Can Exercise Games Help Fight Child Obesity?

videogames
Share Button

videogamesFrom Your Health Journal…..”A great article from the Chicago Tribune by Vicky Hallett via the The Washington Post entitled Can Exercise Games Help Fight Child Obesity? This is a hot topic, and a question I have been asked a lot in various interviews. Let’s start with the current generation of children, who are the technology generation. They are very sedentary, and use technology way too much instead of participating in physical activity. So, what happens when you mix technology with physical activity? It’s called a healthy compromise. I think anything that can get kids up and moving in a safe environment is a positive. Please visit the Tribune site (link provided below) to read the complete article.”

From the article…..

Todd Miller thinks the only way to solve the childhood obesity crisis in this country is with a revolution. He’s just not sure it should be a “Dance Dance Revolution.”

“DDR,” a video game that requires stomping on arrows to keep up with on-screen choreography, has been touted as a way to win the war on fat — part of a genre of active “exergames” that will teach the next generation the joy of movement.

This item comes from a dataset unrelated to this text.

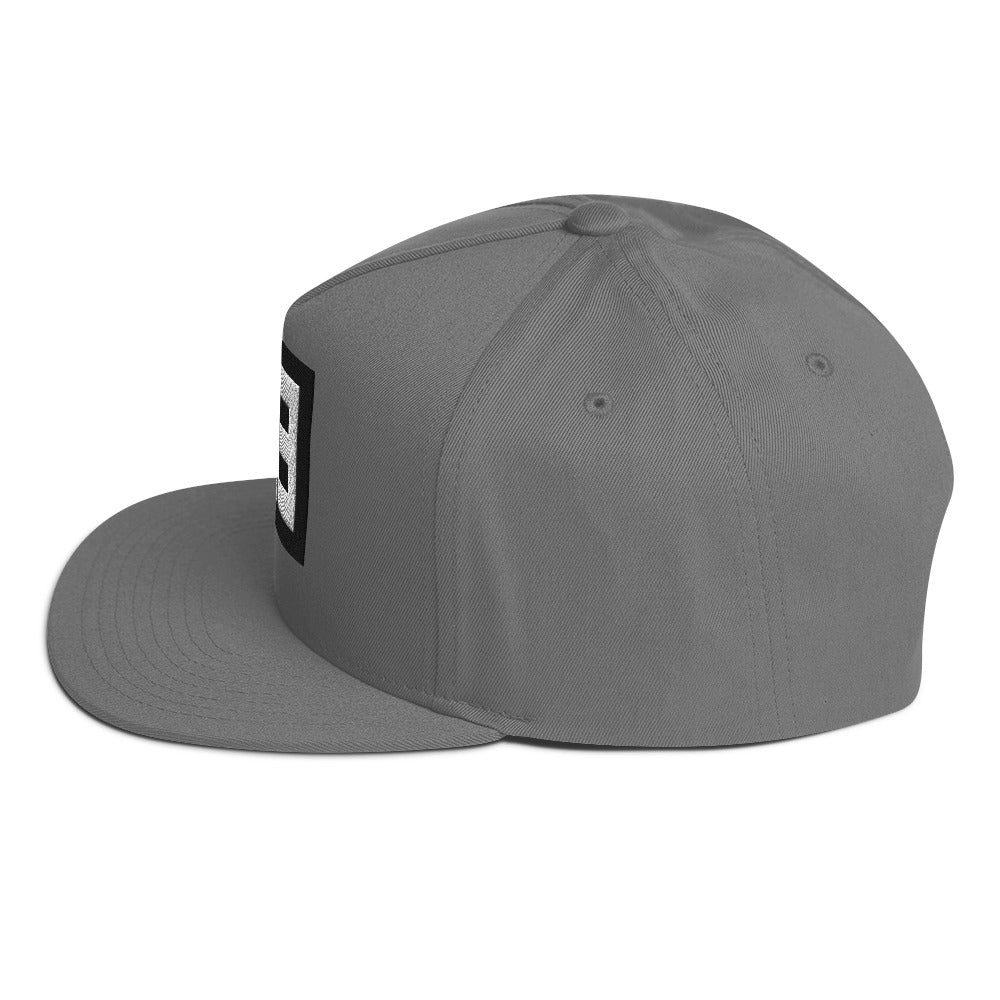 LivEƎvi⅃ flat bill cap in grey, left side view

Although there’s no question that dancing beats chilling on the couch, Miller, an associate professor in the department of exercise science at the George Washington University School of Public Health and Health Services, wanted to see whether those arrows could really hit their target: students’ daily activity goals.

So during the 2010-11 school year, Miller and his team visited the nearby Francis-Stevens Education Campus to compare the energy expenditure of D.C. public school students in third through eighth grades in three situations: participating in traditional physical education, keeping up with “DDR” and playing “Winds of Orbis,” a story-driven video game that incorporates running, punching and climbing.

The resulting study, published recently in the journal Games for Health, had positive news about the younger children, who managed to meet the criteria for vigorous-intensity activity with all three options. But the kids in sixth through eighth grades seriously fell behind. Only the boys in physical education measured up to the standard. Girls “barely met the criteria for moderate intensity” in any of the activities.

“Preteen girls are more concerned with how they look. They don’t want to mess up their makeup,” says Miller, who’s pessimistic about there being any way around that issue.

Compounding the problem is how easy it is to slack off with an exergame.